§ Your objective
Every record below must be set down again exactly as given.

====== Provided material

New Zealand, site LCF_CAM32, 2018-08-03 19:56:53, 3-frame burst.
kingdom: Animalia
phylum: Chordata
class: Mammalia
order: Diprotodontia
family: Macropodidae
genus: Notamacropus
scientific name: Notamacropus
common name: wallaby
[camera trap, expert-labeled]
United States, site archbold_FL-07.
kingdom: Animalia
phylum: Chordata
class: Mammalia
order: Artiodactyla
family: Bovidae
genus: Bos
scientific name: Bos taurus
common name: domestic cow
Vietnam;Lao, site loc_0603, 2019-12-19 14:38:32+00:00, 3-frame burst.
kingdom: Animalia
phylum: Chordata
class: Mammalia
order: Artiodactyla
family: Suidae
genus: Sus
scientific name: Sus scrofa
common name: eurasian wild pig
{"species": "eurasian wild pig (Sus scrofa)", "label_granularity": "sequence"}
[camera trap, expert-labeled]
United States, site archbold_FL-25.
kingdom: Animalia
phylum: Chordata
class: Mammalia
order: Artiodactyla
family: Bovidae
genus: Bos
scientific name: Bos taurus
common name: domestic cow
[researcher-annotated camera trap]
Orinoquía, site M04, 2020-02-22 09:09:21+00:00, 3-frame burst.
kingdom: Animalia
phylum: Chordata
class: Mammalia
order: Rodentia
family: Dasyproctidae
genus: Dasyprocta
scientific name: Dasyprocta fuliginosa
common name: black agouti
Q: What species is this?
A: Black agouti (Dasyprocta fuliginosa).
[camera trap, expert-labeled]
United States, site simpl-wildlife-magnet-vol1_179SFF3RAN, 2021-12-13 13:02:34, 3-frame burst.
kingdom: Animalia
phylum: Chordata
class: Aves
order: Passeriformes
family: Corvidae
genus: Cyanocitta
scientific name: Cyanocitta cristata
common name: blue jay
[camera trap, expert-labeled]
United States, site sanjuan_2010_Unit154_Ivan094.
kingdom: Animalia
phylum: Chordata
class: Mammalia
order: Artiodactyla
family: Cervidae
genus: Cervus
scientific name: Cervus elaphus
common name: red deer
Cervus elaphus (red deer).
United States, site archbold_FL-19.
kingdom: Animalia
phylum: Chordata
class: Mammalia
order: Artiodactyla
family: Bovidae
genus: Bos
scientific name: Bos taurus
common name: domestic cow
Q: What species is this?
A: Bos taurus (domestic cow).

============

§ Answer below
New Zealand, site LCF_CAM32, 2018-08-03 19:56:53, 3-frame burst.
kingdom: Animalia
phylum: Chordata
class: Mammalia
order: Diprotodontia
family: Macropodidae
genus: Notamacropus
scientific name: Notamacropus
common name: wallaby
[camera trap, expert-labeled]
United States, site archbold_FL-07.
kingdom: Animalia
phylum: Chordata
class: Mammalia
order: Artiodactyla
family: Bovidae
genus: Bos
scientific name: Bos taurus
common name: domestic cow
Vietnam;Lao, site loc_0603, 2019-12-19 14:38:32+00:00, 3-frame burst.
kingdom: Animalia
phylum: Chordata
class: Mammalia
order: Artiodactyla
family: Suidae
genus: Sus
scientific name: Sus scrofa
common name: eurasian wild pig
{"species": "eurasian wild pig (Sus scrofa)", "label_granularity": "sequence"}
[camera trap, expert-labeled]
United States, site archbold_FL-25.
kingdom: Animalia
phylum: Chordata
class: Mammalia
order: Artiodactyla
family: Bovidae
genus: Bos
scientific name: Bos taurus
common name: domestic cow
[researcher-annotated camera trap]
Orinoquía, site M04, 2020-02-22 09:09:21+00:00, 3-frame burst.
kingdom: Animalia
phylum: Chordata
class: Mammalia
order: Rodentia
family: Dasyproctidae
genus: Dasyprocta
scientific name: Dasyprocta fuliginosa
common name: black agouti
Q: What species is this?
A: Black agouti (Dasyprocta fuliginosa).
[camera trap, expert-labeled]
United States, site simpl-wildlife-magnet-vol1_179SFF3RAN, 2021-12-13 13:02:34, 3-frame burst.
kingdom: Animalia
phylum: Chordata
class: Aves
order: Passeriformes
family: Corvidae
genus: Cyanocitta
scientific name: Cyanocitta cristata
common name: blue jay
[camera trap, expert-labeled]
United States, site sanjuan_2010_Unit154_Ivan094.
kingdom: Animalia
phylum: Chordata
class: Mammalia
order: Artiodactyla
family: Cervidae
genus: Cervus
scientific name: Cervus elaphus
common name: red deer
Cervus elaphus (red deer).
United States, site archbold_FL-19.
kingdom: Animalia
phylum: Chordata
class: Mammalia
order: Artiodactyla
family: Bovidae
genus: Bos
scientific name: Bos taurus
common name: domestic cow
Q: What species is this?
A: Bos taurus (domestic cow).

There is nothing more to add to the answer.